Panic rises in my chest. Something is wrong.
“Dev…” I step in quietly.
His head jerks towards me, as if he hadn’t heard me enter. But what steals my breath is the sadness etched across his features—a look I’ve never seen on him before.
Yes. Something is definitely wrong.
“You should be sleeping,” he murmurs, running a hand over his face as he straightens in the chair.
“You’re awake as well,” I say softly.
“Can’t sleep, and I doubt I’ll be able to,” he admits wearily.
I step closer, unsure whether he wants me here. “Why?”
He lets out a heavy, shaky breath. “I lost my mother on this day.”
My heart lurches, and my feet freeze in place. “Dev…”
He meets my gaze. “She’d been sick for years with cancer. But she was strong. So strong. She fought it till the very end, always with a smile.” He shakes his head, swallowing hard. “Even while she was fighting it, she never let go of her responsibilities. As much as she could, she took care of everything—Dad, Veer, me.” A faint, broken smile crosses his face. “She used to sit with me for hours. Teaching me the smallest things—how to tie a tie the right way, how to finish my chores properly. It was like she knew. Like she was quietly preparing me for life… for how to survive once she was gone.”
I slowly kneel beside him and place my hands gently on his thighs.
“She taught me how to survive without her, but she never taught me how to deal with what I felt inside.” He closes his eyes, a shudder running through him. “After she was gone, I tried to hold on to even a fraction of her kindness and values, hoping it might keep me from falling apart. But her absence just kept swelling inside me, filling every corner, numbing every emotion.” His jaw tightens. “Dad tried. He really did. He tried to fill that void for Veer and me, but it was never enough. Not when he was drowning in guilt, blaming himself for not having enough money to give Mom the treatment that could have saved her. And that guilt… it consumed him. It drove him to chase money any way he could, even if it meant crossing lines, bending rules, and doing things that weren’t clean. All just to make sure we’d never be powerless and at the mercy of something we couldn’t afford to fight.”

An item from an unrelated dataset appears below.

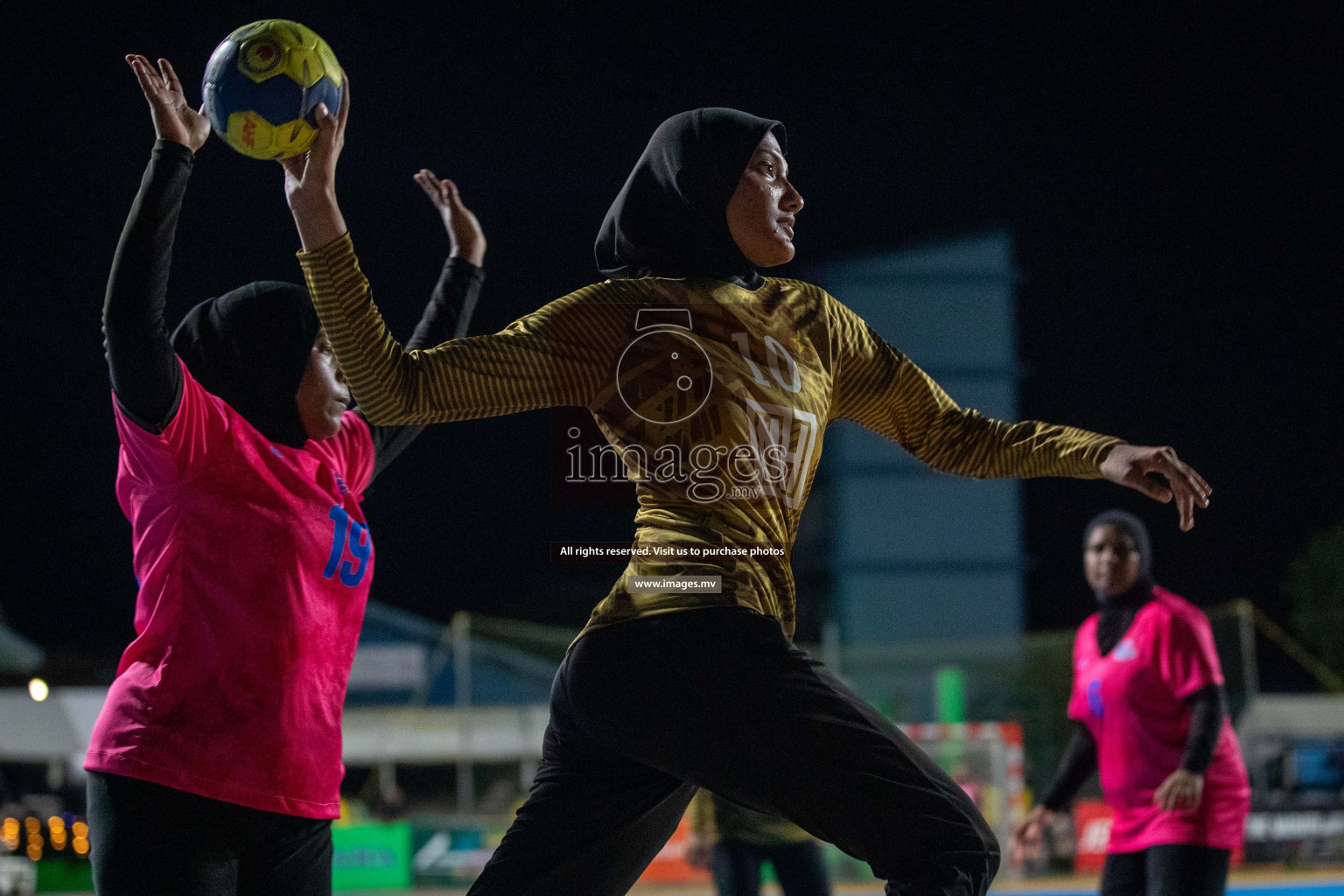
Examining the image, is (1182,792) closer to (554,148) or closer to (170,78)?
(170,78)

His breath catches, jagged and uneven. “Since then, Dad transformed from a simple chartered accountant into somethingelse entirely—a ruthless businessman. What started as bending the rules to survive soon crossed a line, turning into choices that were outright illegal. But by then, Dad was too shut off to care about righteousness or morality. It didn’t matter to him anymore. In a twisted way, he found comfort in the climb. In power, in control, in affording every damn thing money could buy. In fact, he even taught Veer and me to shut people out, to shut our feelings out. Because feelings were dangerous. A sign of weakness. Always too much to handle.”
He falls silent for a moment, then continues, “And I’ve lived with it ever since. Every day, I feel pieces of Mom’s kindness slipping further away from me, replaced by an uglier, colder version of myself.” A bitter, broken laugh escapes him, hollow in the silence. “God… if she could see me now… she’d be crushed. She’d hate the devil I’ve become.”
“Dev… you’re not a devil.” I take a shaky breath, swallowing the lump in my throat.